Nach den Modellen 280 S/SE und 350 SE kommt also jetzt der bullige 4,5 Liter V-8 der SL-Klasse von Mercedes-Benz auf den Markt. Der 450 SE entwickelt nur wenige PS mehr als der 3,5 Liter (225 gegenüber 200), aber er produziert viel Drehmoment (nämlich 38,5 mkp Bei 3000 U/min, 40 Prozent mehr als der 3,5 Liter). Und mit Drehmoment fährt man im täglichen Betrieb, die Höchstleistung (die ja nur bei der Nenndrehzahl zur Verfügung steht) läßt sich kaum je ausnutzen.

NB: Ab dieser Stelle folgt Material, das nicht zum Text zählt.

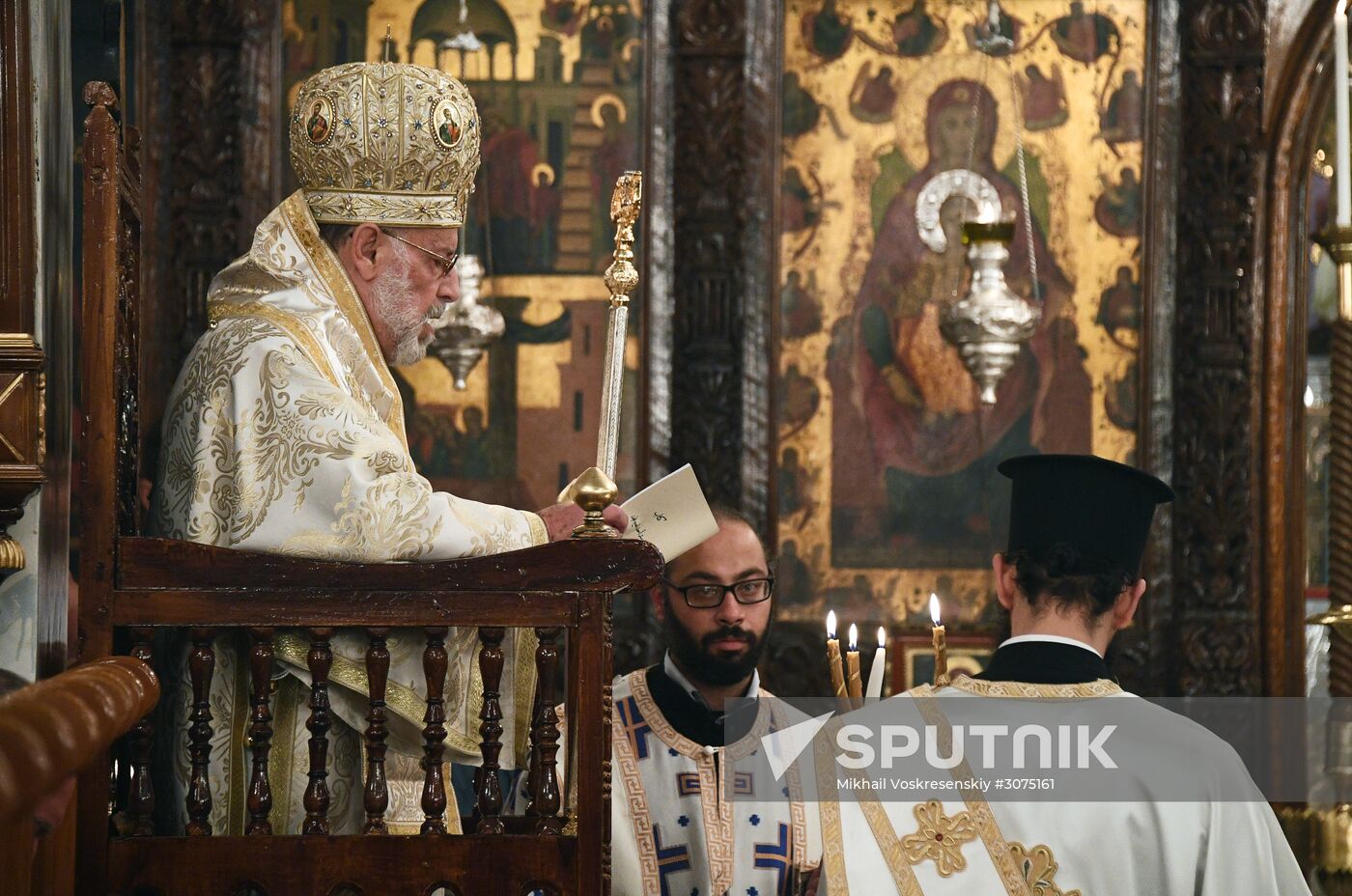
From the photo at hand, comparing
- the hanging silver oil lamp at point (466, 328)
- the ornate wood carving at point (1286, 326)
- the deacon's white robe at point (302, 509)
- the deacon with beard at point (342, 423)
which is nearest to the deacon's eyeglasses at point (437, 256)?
the deacon with beard at point (342, 423)

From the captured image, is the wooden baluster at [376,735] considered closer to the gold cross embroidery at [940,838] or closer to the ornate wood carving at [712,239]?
the gold cross embroidery at [940,838]

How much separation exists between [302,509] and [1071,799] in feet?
4.93

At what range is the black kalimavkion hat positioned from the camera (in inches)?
134

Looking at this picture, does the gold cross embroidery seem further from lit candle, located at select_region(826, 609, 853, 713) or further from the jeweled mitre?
the jeweled mitre

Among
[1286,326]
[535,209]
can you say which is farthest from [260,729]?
[1286,326]

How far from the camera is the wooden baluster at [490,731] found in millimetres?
2967


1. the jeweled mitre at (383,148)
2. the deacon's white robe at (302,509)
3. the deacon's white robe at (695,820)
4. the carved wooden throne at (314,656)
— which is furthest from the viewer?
the deacon's white robe at (695,820)

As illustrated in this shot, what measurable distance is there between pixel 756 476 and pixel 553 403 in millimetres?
773

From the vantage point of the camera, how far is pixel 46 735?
177 cm

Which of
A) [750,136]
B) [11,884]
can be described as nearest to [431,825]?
[11,884]

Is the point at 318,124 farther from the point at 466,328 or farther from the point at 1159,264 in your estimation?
the point at 1159,264

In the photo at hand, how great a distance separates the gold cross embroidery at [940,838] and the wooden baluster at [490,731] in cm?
80

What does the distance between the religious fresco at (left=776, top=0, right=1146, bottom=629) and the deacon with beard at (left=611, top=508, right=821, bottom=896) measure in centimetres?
192

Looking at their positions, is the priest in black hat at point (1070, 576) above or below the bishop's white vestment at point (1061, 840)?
above
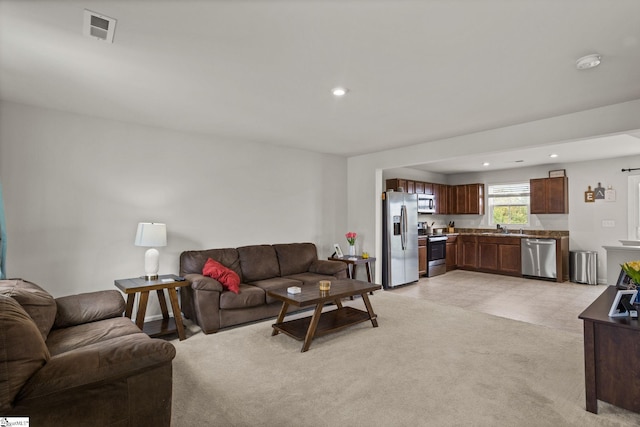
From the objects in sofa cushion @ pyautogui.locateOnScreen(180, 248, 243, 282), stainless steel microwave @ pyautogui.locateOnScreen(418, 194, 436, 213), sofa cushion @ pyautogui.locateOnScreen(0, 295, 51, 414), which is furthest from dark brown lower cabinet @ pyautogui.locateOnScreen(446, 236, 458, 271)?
sofa cushion @ pyautogui.locateOnScreen(0, 295, 51, 414)

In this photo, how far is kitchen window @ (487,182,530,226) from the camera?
761 cm

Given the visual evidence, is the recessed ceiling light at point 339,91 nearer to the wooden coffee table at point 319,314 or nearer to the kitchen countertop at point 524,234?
the wooden coffee table at point 319,314

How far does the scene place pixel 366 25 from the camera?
6.42 feet

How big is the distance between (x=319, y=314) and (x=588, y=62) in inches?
119

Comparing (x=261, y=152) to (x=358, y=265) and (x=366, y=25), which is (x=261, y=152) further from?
(x=366, y=25)

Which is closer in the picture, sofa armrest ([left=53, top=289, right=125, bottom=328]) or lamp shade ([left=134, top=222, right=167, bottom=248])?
sofa armrest ([left=53, top=289, right=125, bottom=328])

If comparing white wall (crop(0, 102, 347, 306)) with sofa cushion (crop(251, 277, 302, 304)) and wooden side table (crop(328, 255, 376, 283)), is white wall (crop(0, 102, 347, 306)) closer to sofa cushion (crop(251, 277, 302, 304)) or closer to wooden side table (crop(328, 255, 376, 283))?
sofa cushion (crop(251, 277, 302, 304))

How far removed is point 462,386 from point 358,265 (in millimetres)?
3214

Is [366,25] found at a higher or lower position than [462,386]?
higher

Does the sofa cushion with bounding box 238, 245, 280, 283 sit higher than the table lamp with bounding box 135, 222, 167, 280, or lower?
lower

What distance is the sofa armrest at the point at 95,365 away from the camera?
146cm

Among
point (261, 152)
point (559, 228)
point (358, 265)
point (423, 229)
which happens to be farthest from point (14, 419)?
point (559, 228)

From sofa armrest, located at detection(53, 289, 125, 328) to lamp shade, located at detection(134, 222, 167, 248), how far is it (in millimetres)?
715

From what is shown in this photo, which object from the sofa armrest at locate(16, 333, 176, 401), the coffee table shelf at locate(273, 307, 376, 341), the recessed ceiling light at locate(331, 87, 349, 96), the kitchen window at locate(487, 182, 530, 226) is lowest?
the coffee table shelf at locate(273, 307, 376, 341)
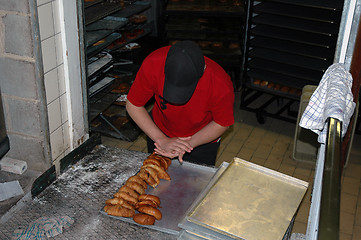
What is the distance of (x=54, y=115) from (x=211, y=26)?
3656 millimetres

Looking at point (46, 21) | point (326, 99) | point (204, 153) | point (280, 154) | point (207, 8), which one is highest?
point (46, 21)

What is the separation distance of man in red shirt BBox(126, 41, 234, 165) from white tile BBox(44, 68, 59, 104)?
0.50 meters

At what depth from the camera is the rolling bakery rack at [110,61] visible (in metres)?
4.12

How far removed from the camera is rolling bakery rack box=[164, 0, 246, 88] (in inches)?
231

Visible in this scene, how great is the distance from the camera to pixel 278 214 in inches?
86.0

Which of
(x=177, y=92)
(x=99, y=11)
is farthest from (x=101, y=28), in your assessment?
(x=177, y=92)

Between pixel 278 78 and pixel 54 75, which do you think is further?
pixel 278 78

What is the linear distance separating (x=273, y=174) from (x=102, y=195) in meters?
1.01

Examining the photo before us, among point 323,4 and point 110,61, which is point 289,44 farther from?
point 110,61

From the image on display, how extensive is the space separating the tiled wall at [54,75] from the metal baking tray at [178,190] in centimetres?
80

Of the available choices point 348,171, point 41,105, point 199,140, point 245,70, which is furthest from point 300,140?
point 41,105

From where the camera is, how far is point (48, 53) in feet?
8.73

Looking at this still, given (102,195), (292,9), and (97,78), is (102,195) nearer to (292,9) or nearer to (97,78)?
(97,78)

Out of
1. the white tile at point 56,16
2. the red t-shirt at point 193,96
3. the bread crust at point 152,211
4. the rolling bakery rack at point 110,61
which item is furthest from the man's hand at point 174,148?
the rolling bakery rack at point 110,61
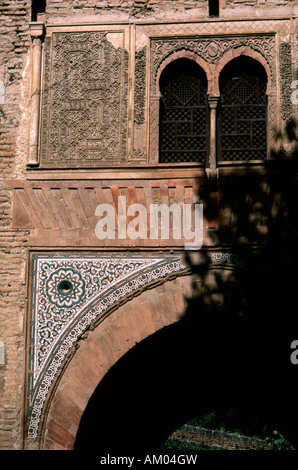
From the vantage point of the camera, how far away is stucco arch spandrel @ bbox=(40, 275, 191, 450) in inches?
257

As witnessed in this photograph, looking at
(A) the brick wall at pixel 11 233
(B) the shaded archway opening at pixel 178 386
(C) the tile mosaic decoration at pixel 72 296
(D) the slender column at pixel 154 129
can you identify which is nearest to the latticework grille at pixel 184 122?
(D) the slender column at pixel 154 129

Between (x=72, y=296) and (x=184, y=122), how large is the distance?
2.03 metres

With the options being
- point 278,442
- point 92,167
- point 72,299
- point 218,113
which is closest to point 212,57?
point 218,113

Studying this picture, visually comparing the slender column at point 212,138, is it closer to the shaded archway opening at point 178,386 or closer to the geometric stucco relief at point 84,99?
the geometric stucco relief at point 84,99

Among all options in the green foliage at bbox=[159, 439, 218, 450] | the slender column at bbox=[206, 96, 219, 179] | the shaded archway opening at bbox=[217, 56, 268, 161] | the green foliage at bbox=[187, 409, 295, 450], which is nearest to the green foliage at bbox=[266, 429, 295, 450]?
the green foliage at bbox=[187, 409, 295, 450]

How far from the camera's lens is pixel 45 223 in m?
6.91

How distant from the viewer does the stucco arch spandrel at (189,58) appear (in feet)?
23.1

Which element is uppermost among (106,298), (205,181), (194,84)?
(194,84)

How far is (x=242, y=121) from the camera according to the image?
279 inches

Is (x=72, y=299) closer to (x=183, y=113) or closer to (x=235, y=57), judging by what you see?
(x=183, y=113)

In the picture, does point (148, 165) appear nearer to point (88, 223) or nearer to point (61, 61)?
point (88, 223)

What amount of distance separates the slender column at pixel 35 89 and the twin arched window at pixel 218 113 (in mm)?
1223

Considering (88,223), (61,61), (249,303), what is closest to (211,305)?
(249,303)

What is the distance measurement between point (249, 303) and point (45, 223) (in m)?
2.06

In der Praxis fährt man mit dem 450 SE kaum schneller als mit dem 350er (die Spitze liegt mit 210 km/st ohnehin nur 5 km/st höher), aber man fährt gelassener. Der Motor läuft unter allen normalen Bedingungen verhalten mit Drehzahlen zwischen 1500 und höchstens 3000 U/min, man hört ihn nicht. Tritt man voll aufs Gaspedal, so beschleunigt er das 1740 kg schwere Auto aber in 9,3 Sekunden auf 100 km/st: Eine Zeit, die jedem Porsche zur Ehre gereicht, die der Mercedes aber sehr viel leiser bringt. Dank eines neuen Anfahrausgleichs an der Hinterachse geht der 450 SE beim vollen Beschleunigen kaum noch hinten in die Knie, er „taucht“ kaum noch vorn beim scharfen Bremsen – auch dies mindert den subjektiven Eindruck der Beschleunigung im Wagen.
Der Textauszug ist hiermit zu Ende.